_PROMPT_
Only the lines from the one with "Carefully examine the" to the end of the data below should be given again, exactly, with both ends included and pictures omitted.

_MATERIAL_
####

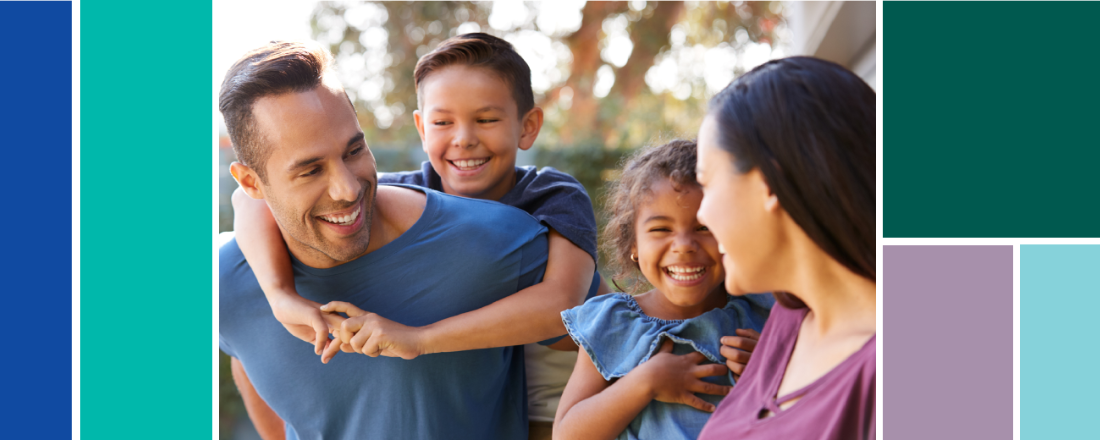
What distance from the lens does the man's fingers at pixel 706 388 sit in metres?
1.47

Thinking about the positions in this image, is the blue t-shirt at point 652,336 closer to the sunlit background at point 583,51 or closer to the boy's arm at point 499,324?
the boy's arm at point 499,324

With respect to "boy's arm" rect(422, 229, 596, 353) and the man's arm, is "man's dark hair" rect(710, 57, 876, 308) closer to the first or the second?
"boy's arm" rect(422, 229, 596, 353)

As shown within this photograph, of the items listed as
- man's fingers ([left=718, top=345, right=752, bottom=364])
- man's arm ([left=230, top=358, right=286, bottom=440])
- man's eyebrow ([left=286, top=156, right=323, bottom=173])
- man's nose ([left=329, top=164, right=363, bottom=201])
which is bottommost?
man's arm ([left=230, top=358, right=286, bottom=440])

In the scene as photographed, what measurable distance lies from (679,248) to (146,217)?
121cm

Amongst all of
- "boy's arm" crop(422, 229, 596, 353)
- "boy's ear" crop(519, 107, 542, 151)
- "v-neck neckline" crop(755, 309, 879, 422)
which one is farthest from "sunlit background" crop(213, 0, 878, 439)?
"v-neck neckline" crop(755, 309, 879, 422)

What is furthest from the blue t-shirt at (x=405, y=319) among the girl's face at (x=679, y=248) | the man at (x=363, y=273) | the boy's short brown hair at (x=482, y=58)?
the boy's short brown hair at (x=482, y=58)

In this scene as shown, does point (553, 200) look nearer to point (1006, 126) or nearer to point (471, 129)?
point (471, 129)

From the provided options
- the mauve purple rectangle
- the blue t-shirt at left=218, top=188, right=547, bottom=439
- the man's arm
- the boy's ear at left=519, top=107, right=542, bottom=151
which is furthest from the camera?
the boy's ear at left=519, top=107, right=542, bottom=151

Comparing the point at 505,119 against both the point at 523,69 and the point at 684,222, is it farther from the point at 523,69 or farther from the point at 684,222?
the point at 684,222

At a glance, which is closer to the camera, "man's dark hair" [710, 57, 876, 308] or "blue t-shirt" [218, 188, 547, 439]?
"man's dark hair" [710, 57, 876, 308]

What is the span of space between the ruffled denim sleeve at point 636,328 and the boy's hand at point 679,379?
5cm

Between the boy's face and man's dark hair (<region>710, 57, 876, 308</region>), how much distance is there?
3.80 feet

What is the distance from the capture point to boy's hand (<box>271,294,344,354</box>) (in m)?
1.51

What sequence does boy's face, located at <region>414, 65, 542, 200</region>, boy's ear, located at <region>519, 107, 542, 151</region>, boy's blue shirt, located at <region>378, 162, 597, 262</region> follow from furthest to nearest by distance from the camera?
boy's ear, located at <region>519, 107, 542, 151</region> → boy's face, located at <region>414, 65, 542, 200</region> → boy's blue shirt, located at <region>378, 162, 597, 262</region>
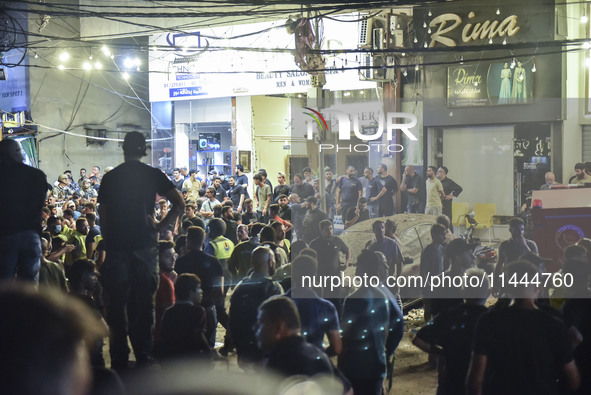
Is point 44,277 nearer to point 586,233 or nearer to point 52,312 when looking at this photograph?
point 52,312

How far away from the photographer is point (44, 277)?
7266 mm

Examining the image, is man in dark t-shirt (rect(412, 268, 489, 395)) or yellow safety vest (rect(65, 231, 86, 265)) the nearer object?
man in dark t-shirt (rect(412, 268, 489, 395))

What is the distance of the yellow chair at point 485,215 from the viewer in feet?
48.0

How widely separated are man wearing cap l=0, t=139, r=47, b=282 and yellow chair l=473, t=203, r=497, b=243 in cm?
1046

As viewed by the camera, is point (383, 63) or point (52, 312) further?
point (383, 63)

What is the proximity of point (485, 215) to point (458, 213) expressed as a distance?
2.68 feet

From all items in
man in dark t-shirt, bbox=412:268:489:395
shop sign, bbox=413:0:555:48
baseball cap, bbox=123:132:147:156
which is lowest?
man in dark t-shirt, bbox=412:268:489:395

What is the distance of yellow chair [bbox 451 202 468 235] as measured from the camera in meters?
14.2

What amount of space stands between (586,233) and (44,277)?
7476mm

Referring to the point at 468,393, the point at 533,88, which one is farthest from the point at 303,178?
the point at 468,393

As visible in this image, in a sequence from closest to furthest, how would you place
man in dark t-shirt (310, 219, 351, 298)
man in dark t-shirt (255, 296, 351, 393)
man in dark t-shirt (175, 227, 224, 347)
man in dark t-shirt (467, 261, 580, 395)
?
1. man in dark t-shirt (255, 296, 351, 393)
2. man in dark t-shirt (467, 261, 580, 395)
3. man in dark t-shirt (175, 227, 224, 347)
4. man in dark t-shirt (310, 219, 351, 298)

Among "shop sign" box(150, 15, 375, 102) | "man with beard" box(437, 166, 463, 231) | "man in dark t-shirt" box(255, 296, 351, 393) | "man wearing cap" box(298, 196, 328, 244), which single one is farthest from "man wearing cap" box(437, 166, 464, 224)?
"man in dark t-shirt" box(255, 296, 351, 393)

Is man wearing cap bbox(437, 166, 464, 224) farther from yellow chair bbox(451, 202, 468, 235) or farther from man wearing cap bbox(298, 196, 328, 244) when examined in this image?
man wearing cap bbox(298, 196, 328, 244)

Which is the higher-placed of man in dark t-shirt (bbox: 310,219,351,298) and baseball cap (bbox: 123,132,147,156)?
baseball cap (bbox: 123,132,147,156)
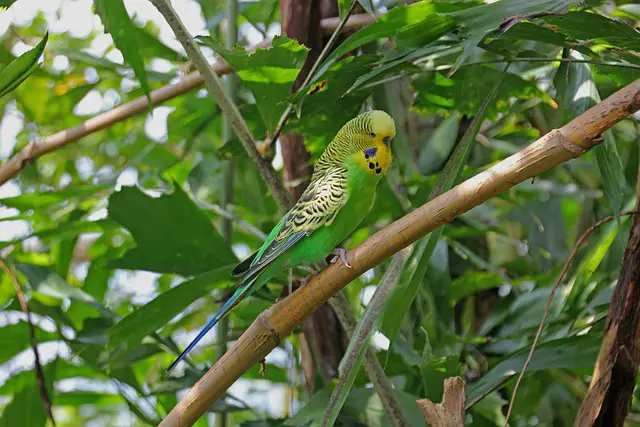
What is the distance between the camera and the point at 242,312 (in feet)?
5.16

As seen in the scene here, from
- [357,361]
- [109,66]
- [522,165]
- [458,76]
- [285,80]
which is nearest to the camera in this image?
[522,165]

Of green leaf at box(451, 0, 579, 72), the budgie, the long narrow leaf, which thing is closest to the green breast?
the budgie

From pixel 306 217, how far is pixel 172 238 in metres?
0.40

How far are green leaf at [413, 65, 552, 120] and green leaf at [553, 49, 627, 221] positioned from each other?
169 mm

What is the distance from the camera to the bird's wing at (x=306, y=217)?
1106 mm

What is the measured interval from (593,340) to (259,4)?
1.09 metres

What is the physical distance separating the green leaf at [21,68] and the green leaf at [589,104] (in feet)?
2.38

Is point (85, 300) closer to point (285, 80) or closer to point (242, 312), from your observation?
point (242, 312)

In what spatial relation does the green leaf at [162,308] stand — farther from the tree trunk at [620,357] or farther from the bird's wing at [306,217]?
the tree trunk at [620,357]

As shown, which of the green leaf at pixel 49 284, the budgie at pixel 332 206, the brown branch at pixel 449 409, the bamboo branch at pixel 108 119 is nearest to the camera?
the brown branch at pixel 449 409

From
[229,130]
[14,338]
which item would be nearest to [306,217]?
[229,130]

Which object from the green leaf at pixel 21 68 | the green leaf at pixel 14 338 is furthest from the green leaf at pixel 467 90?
the green leaf at pixel 14 338

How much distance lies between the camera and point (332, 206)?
1.13m

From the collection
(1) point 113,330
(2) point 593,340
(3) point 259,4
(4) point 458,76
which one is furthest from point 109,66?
(2) point 593,340
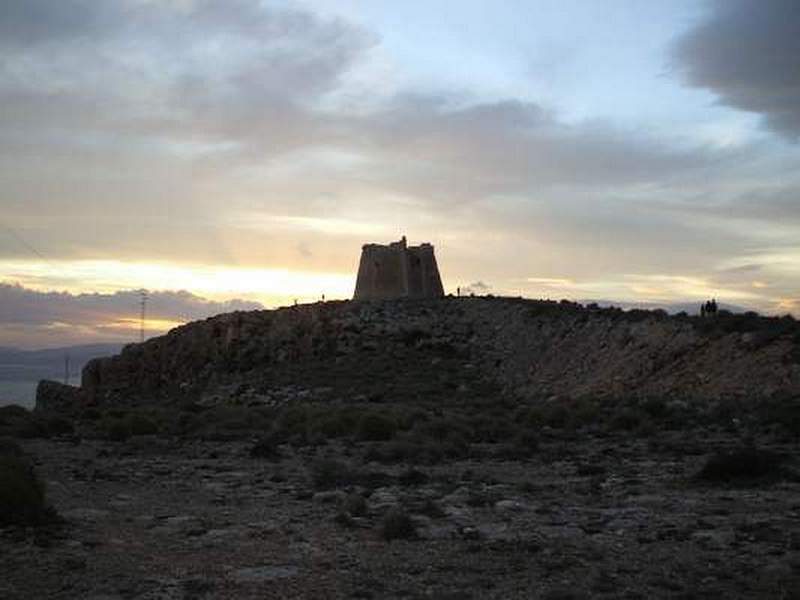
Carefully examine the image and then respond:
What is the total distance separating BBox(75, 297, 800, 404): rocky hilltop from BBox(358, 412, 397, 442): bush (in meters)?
11.6

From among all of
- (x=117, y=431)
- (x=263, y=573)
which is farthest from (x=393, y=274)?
(x=263, y=573)

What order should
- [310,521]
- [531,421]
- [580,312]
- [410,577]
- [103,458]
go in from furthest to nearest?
1. [580,312]
2. [531,421]
3. [103,458]
4. [310,521]
5. [410,577]

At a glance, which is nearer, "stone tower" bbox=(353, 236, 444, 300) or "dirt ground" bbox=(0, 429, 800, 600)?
"dirt ground" bbox=(0, 429, 800, 600)

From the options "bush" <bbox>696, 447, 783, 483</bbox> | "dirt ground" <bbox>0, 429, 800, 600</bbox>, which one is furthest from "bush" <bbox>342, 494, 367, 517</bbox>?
"bush" <bbox>696, 447, 783, 483</bbox>

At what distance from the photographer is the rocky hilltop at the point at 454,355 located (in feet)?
109

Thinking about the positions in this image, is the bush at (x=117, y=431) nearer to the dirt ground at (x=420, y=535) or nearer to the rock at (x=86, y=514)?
the dirt ground at (x=420, y=535)

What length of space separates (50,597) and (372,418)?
1810cm

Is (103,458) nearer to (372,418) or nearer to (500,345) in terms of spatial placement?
(372,418)

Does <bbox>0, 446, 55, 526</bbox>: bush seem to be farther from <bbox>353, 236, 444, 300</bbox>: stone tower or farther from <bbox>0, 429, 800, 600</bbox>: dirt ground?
<bbox>353, 236, 444, 300</bbox>: stone tower

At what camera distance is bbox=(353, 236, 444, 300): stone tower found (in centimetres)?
7375

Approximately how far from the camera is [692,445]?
20.4 metres

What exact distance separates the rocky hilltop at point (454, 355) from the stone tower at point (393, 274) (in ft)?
21.3

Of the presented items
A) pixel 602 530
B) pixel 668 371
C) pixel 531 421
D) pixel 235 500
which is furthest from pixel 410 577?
pixel 668 371

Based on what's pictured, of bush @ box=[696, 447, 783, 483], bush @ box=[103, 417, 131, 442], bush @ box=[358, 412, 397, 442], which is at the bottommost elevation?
bush @ box=[103, 417, 131, 442]
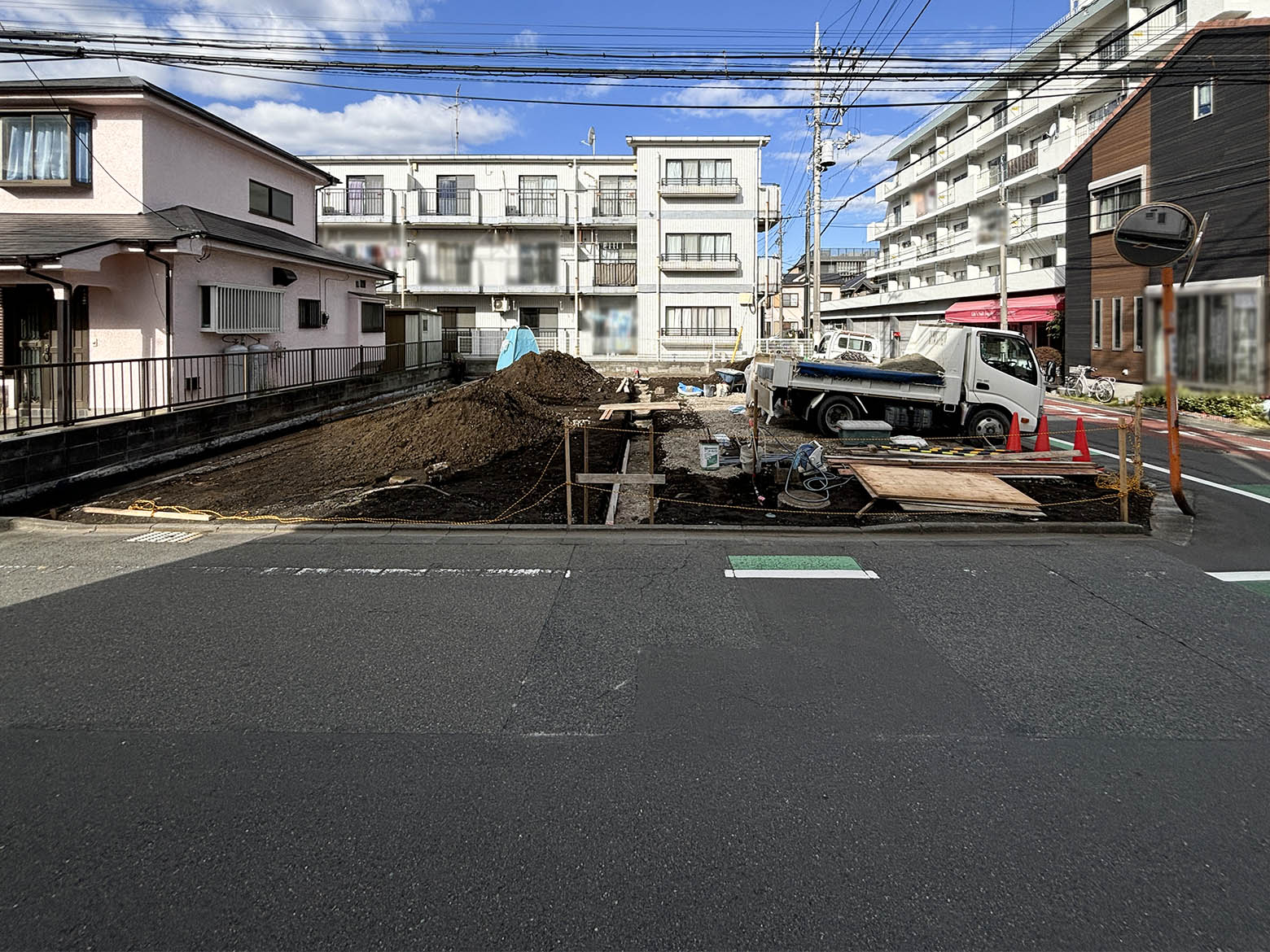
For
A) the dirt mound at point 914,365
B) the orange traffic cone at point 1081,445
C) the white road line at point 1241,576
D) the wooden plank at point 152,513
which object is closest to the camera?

####

_ANSWER TO THIS PROBLEM_
Carefully examine the image and then respond:
What is the total distance separating BBox(75, 297, 800, 404): rocky hilltop from BBox(358, 412, 397, 442): bush (in meters)?
11.6

From among all of
- (x=117, y=431)
- (x=263, y=573)
which is farthest from (x=393, y=274)?
(x=263, y=573)

What order should
- [310,521]
- [531,421]
- [580,312]
- [410,577]
- [103,458]
go in from furthest to nearest?
1. [580,312]
2. [531,421]
3. [103,458]
4. [310,521]
5. [410,577]

At a glance, which is nearer, "stone tower" bbox=(353, 236, 444, 300) or "dirt ground" bbox=(0, 429, 800, 600)?
"dirt ground" bbox=(0, 429, 800, 600)

From the options "bush" <bbox>696, 447, 783, 483</bbox> | "dirt ground" <bbox>0, 429, 800, 600</bbox>, which one is furthest from "bush" <bbox>342, 494, 367, 517</bbox>?
"bush" <bbox>696, 447, 783, 483</bbox>

At what distance from the photographer is the rocky hilltop at the point at 454,355 located (in feet)?
109

Thinking about the positions in this image, is the bush at (x=117, y=431) nearer to the dirt ground at (x=420, y=535) or nearer to the rock at (x=86, y=514)?
the dirt ground at (x=420, y=535)

What length of space separates (50,597) and (372,418)?
1810cm

Is (103,458) nearer to (372,418) or nearer to (500,345) in terms of spatial placement?
(372,418)

Does <bbox>0, 446, 55, 526</bbox>: bush seem to be farther from <bbox>353, 236, 444, 300</bbox>: stone tower or farther from <bbox>0, 429, 800, 600</bbox>: dirt ground?
<bbox>353, 236, 444, 300</bbox>: stone tower

At what camera distance is bbox=(353, 236, 444, 300): stone tower found (in centimetres)?
7375

Approximately how far from the camera is [692,445]?
20.4 metres

What exact distance separates the rocky hilltop at point (454, 355) from the stone tower at point (393, 274) (in ft)?
21.3

Of the presented items
A) pixel 602 530
B) pixel 668 371
C) pixel 531 421
D) pixel 235 500
which is furthest from pixel 410 577?
pixel 668 371

Based on what's pictured, of bush @ box=[696, 447, 783, 483], bush @ box=[103, 417, 131, 442], bush @ box=[358, 412, 397, 442], which is at the bottommost elevation?
bush @ box=[103, 417, 131, 442]
For
A) the dirt mound at point 914,365
B) the orange traffic cone at point 1081,445
C) the white road line at point 1241,576
D) the wooden plank at point 152,513
which object is closest to the camera?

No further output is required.